Mais que se passe-t-il en cas de crise énergétique ? Que les pays membres de l’Agence internationale de l’énergie puissent décider de libérer une partie de leurs stocks pour pallier un éventuel manque de matières premières et calmer les prix. Le 12 mars, à travers un communiqué de presse, le MASE, c’est-à-dire le ministère de l’Environnement et de la Sécurité énergétique, a déclaré que l’Italie se joindrait également à la libération coordonnée des réserves pétrolières d’urgence proposée par l’Agence internationale de l’énergie (AIE). Mais pas de toutes les réserves, seulement d’un petit pourcentage. Pour être précis le 13,5% du total des stocks de sécurité de notre pays, égal à 2,5% du total des barils mis à disposition par les pays membres de l’Agence pour faire face à une éventuelle urgence pétrolière
Cela signifie qu’après libération, nos réserves devraient s’élever à environ 10,2 millions de tonnes équivalent pétrole. Cependant, si, au contraire, la situation devait s’aggraver, il est possible que ces stocks diminuent, et ce scénario conduirait probablement tôt ou tard le gouvernement à opter pour certaines mesures de confinement.
Gaz naturel
Comme pour le pétrole, ici aussi chaque pays a le sien réserves de gaz naturel. Dans le cas de l’Italie, pour avoir une idée du nombre de stocks dont nous disposons, nous pouvons consulter la base de données du GIE. Pour le moment, cette valeur est égale à 51%donc un peu moins de la moitié de la capacité maximale. Ce qui n’est pas grand chose au global certes, mais si l’on regarde la situation des autres pays de l’Union européenne… bref, nous sommes dans le top 3 des pays les mieux placés, après le Portugal et l’Espagne. Mais contrairement au pétrole, le système d’urgence pour le gaz naturel fonctionne différemment et repose sur trois niveaux.
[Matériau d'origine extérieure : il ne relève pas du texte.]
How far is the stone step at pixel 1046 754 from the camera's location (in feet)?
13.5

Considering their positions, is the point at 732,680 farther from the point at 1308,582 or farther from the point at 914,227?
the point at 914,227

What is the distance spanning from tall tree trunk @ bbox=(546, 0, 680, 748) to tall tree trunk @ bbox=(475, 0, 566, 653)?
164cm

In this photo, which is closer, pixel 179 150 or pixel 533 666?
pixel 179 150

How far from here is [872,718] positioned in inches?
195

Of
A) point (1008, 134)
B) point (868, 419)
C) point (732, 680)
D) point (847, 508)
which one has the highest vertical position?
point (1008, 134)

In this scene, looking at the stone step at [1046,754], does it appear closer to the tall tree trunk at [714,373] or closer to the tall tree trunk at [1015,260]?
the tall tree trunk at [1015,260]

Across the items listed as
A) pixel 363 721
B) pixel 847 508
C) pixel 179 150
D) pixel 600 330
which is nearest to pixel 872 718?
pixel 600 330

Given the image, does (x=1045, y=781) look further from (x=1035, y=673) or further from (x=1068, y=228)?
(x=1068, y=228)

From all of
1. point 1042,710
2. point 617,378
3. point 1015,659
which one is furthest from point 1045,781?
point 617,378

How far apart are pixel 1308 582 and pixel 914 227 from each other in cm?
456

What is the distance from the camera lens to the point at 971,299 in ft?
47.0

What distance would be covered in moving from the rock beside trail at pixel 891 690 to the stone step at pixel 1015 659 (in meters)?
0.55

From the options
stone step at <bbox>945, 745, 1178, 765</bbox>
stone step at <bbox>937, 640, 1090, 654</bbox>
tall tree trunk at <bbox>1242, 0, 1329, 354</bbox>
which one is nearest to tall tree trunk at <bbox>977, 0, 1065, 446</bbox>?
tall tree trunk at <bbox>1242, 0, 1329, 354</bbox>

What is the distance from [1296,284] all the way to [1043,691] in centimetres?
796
Le d’abord niveau est-ce celui de pré-alarmequi se déclenche lorsqu’il existe des informations concrètes et fiables selon lesquelles un événement pourrait créer de graves problèmes pour l’approvisionnement en gaz naturel. Par exemple le déclenchement d’une guerre. A ce stade, aucune mesure concrète n’a encore été prise, mais la situation est étroitement surveillée pour être prêt à réagir.
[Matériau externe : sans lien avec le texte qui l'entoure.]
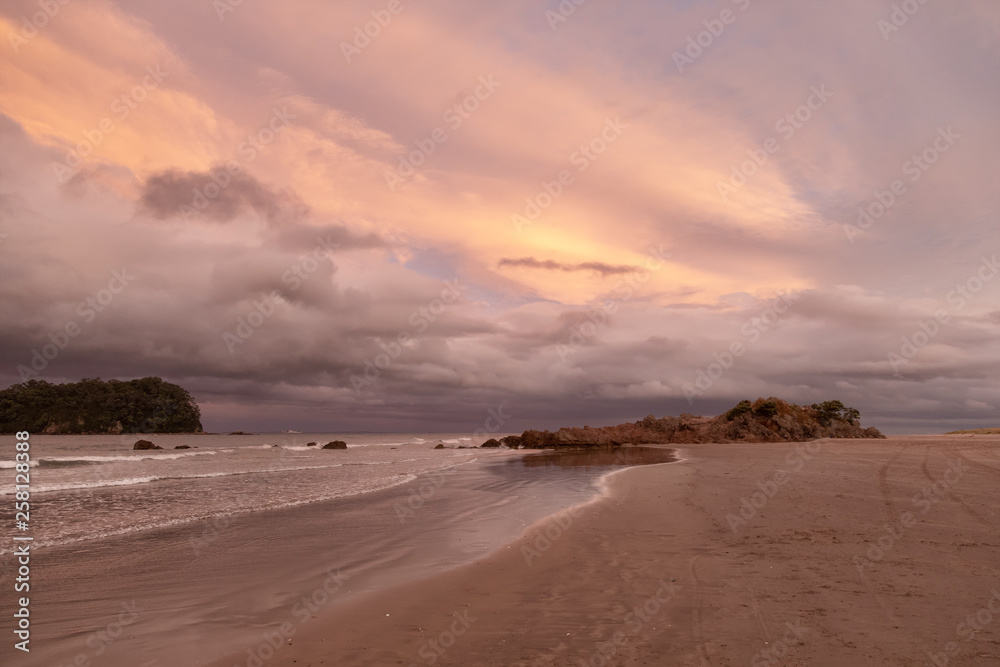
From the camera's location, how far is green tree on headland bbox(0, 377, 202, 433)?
3674 inches

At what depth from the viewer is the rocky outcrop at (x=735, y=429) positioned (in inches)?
2421

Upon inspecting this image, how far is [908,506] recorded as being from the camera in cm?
1297

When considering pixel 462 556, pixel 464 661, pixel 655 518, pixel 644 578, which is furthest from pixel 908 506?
pixel 464 661

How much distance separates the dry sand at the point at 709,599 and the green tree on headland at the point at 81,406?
11351 centimetres

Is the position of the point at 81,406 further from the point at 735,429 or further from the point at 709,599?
the point at 709,599

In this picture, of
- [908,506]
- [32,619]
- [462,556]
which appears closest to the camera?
[32,619]

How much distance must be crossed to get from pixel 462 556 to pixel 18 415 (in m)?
120

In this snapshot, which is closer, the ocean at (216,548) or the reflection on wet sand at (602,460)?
the ocean at (216,548)

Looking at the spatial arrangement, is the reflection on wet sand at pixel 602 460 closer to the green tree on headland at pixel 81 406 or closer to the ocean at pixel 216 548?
the ocean at pixel 216 548

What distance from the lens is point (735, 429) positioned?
206 ft

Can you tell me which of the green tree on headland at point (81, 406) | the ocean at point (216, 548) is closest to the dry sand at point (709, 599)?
the ocean at point (216, 548)

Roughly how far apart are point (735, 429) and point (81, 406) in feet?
365

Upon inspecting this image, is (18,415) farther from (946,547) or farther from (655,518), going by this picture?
(946,547)

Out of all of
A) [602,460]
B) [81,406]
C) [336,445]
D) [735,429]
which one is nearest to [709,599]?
[602,460]
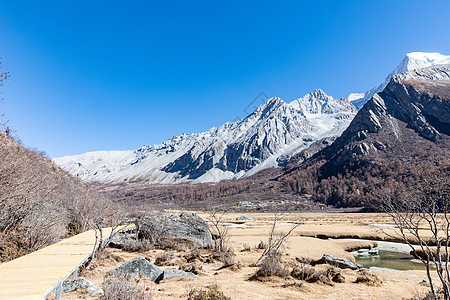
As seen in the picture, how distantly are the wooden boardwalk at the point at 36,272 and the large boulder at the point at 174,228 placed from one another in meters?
8.91

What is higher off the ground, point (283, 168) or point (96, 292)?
point (283, 168)

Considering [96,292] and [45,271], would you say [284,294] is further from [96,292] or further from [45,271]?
[45,271]

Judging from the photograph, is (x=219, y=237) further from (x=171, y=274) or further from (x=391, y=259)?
(x=391, y=259)

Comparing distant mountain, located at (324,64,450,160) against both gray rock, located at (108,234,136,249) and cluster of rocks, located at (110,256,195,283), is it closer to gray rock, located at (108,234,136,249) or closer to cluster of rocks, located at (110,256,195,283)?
gray rock, located at (108,234,136,249)

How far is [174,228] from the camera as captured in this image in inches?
740

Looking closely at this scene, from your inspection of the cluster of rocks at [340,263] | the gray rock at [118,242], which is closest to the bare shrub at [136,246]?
the gray rock at [118,242]

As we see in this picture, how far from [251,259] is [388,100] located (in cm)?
15337

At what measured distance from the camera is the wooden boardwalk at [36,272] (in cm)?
464

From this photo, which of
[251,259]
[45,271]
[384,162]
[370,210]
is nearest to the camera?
[45,271]

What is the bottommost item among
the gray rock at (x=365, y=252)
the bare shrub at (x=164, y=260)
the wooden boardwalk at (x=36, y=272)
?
the gray rock at (x=365, y=252)

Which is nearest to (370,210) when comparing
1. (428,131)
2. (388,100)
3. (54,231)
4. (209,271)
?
(428,131)

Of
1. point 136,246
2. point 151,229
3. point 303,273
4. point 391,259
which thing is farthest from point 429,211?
point 151,229

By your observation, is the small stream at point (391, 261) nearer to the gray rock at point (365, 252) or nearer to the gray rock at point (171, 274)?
the gray rock at point (365, 252)

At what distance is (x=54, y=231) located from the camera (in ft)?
37.9
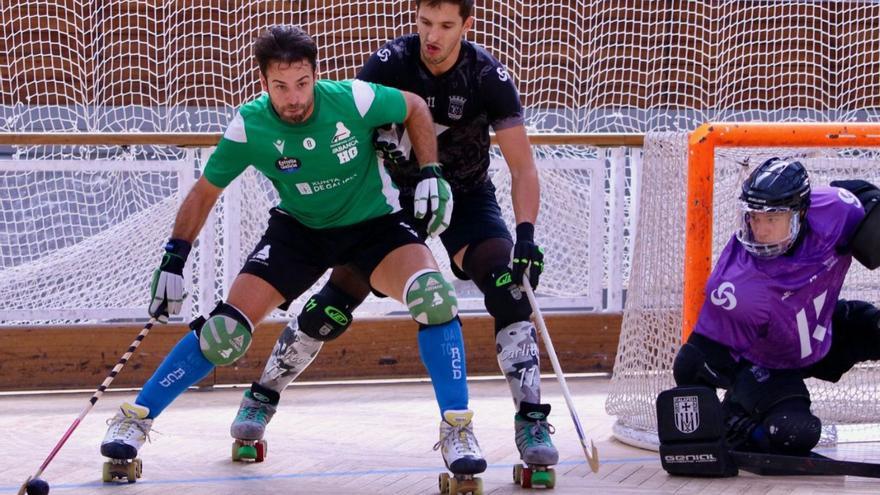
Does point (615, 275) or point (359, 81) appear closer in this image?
point (359, 81)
La prochaine phase consiste à alarme. Dans ce cas, la situation de l’offre s’est déjà détériorée, mais le marché est encore capable de la gérer seul, sans intervention directe de l’État : les prix augmentent, les contrats d’approvisionnement sont renégociés, l’offre et la demande se rééquilibrent de manière indépendante.
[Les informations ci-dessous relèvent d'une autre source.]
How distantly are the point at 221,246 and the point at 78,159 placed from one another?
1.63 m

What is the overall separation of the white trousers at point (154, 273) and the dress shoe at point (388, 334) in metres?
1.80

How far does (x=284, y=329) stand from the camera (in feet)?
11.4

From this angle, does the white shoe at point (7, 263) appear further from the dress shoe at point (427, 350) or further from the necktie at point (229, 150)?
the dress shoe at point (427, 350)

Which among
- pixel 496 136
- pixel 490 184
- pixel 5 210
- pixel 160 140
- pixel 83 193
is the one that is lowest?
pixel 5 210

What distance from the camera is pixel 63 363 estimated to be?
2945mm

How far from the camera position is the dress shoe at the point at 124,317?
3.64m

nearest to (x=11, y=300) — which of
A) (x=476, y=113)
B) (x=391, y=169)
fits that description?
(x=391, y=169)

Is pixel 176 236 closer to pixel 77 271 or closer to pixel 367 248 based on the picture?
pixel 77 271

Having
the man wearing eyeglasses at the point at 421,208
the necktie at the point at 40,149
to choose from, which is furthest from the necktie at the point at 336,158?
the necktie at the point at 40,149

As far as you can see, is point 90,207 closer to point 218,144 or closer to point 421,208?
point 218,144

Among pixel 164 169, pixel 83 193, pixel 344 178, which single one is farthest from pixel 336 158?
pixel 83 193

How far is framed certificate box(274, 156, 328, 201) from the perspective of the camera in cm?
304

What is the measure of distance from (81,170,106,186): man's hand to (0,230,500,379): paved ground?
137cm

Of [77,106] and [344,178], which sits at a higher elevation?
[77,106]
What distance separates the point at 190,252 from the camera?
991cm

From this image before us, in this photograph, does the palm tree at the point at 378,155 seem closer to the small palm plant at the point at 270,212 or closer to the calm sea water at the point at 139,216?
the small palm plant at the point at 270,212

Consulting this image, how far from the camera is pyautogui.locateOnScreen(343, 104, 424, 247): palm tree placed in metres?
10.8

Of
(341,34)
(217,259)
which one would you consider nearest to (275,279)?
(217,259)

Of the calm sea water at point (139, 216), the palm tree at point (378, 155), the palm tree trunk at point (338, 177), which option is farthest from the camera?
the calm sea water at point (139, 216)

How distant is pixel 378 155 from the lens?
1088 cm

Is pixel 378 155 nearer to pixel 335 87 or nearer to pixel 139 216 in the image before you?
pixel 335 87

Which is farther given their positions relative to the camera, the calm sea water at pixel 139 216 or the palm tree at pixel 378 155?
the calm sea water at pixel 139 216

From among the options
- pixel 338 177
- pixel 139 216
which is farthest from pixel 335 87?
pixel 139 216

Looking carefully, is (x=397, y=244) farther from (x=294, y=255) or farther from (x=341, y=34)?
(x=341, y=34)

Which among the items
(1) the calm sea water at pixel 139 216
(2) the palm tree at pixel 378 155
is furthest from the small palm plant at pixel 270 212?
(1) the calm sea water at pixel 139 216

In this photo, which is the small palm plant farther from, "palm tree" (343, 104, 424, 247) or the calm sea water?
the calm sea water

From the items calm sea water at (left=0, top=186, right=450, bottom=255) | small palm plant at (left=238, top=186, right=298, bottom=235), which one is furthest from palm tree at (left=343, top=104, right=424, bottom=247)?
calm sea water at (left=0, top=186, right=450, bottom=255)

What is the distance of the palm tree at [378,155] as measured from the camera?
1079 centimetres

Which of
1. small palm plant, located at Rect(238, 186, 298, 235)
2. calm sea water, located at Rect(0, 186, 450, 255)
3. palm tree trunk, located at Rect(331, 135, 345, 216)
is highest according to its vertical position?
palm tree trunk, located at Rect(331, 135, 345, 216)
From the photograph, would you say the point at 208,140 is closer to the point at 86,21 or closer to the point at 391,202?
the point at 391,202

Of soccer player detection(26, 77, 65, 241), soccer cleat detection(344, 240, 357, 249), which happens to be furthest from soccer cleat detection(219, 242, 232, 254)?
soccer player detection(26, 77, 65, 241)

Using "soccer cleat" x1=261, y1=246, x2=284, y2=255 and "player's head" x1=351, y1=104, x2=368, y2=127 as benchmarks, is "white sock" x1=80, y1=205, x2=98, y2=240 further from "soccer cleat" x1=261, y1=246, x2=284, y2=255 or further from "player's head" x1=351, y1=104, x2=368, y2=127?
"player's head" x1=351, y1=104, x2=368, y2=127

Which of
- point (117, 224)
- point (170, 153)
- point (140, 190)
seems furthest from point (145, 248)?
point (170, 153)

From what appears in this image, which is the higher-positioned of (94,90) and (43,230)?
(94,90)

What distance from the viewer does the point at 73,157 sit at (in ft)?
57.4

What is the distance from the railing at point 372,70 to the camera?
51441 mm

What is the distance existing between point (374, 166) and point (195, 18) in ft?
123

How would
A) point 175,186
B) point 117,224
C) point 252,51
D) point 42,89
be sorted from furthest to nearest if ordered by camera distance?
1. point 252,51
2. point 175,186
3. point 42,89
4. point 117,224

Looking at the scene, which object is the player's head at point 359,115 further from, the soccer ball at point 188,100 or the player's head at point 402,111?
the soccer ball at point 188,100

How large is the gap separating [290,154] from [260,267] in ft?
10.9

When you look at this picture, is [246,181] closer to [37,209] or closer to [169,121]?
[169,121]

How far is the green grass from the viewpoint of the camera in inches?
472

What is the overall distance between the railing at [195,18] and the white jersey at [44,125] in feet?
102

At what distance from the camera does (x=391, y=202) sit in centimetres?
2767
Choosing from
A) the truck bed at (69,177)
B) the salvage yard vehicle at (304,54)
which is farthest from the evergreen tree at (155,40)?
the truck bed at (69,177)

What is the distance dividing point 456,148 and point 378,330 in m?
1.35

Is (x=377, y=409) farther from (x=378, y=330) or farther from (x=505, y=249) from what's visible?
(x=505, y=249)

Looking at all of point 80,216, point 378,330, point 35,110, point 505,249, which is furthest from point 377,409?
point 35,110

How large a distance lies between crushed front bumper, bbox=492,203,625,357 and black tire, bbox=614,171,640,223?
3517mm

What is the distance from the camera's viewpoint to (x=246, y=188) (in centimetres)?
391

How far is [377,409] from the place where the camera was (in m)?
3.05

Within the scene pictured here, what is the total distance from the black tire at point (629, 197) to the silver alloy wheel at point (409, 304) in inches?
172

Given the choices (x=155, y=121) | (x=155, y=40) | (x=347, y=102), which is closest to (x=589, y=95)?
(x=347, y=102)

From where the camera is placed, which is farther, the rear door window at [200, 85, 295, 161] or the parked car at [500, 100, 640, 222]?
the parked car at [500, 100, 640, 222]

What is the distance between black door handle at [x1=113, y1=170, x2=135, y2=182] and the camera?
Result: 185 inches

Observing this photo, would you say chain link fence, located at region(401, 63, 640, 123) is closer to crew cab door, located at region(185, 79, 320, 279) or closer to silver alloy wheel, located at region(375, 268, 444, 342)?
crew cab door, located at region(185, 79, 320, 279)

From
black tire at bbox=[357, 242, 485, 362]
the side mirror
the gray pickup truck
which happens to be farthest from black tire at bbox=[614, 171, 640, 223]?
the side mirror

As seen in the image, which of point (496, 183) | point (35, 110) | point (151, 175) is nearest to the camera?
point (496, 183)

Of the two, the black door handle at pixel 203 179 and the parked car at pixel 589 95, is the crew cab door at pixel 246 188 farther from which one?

Cependant, si même cela ne suffit pas à garantir l’approvisionnement nécessaire, nous passons à troisième Et dernier niveaucelui de urgence réel. Ici, des mesures non marchandes sont introduites – c’est-à-dire des interventions directes de l’État – telles qu’une réduction obligatoire de la consommation dans le secteur industriel, affectant éventuellement également les clients civils et domestiques. C’est nous, avec le confinement énergétique. Disons donc que le confinement énergétique est justement une mesure extraordinaire qui est mise en œuvre alors que tout le reste a déjà été coupé. Et à l’heure actuelle, comme nous l’avons vu, nous disposons de toute façon de réserves de gaz naturel assez importantes, nous en sommes donc encore assez loin.
Cependant, même si ici en Italie on n’en parle pas encore concrètement, le confinement énergétique est quelque chose qui existe, et qui est en cours en ce moment même dans certains pays du monde en raison du blocus du détroit d’Ormuz. Nous parlons avant tout de l’Asie, et plus particulièrement de certains pays d’Asie du Sud-Est.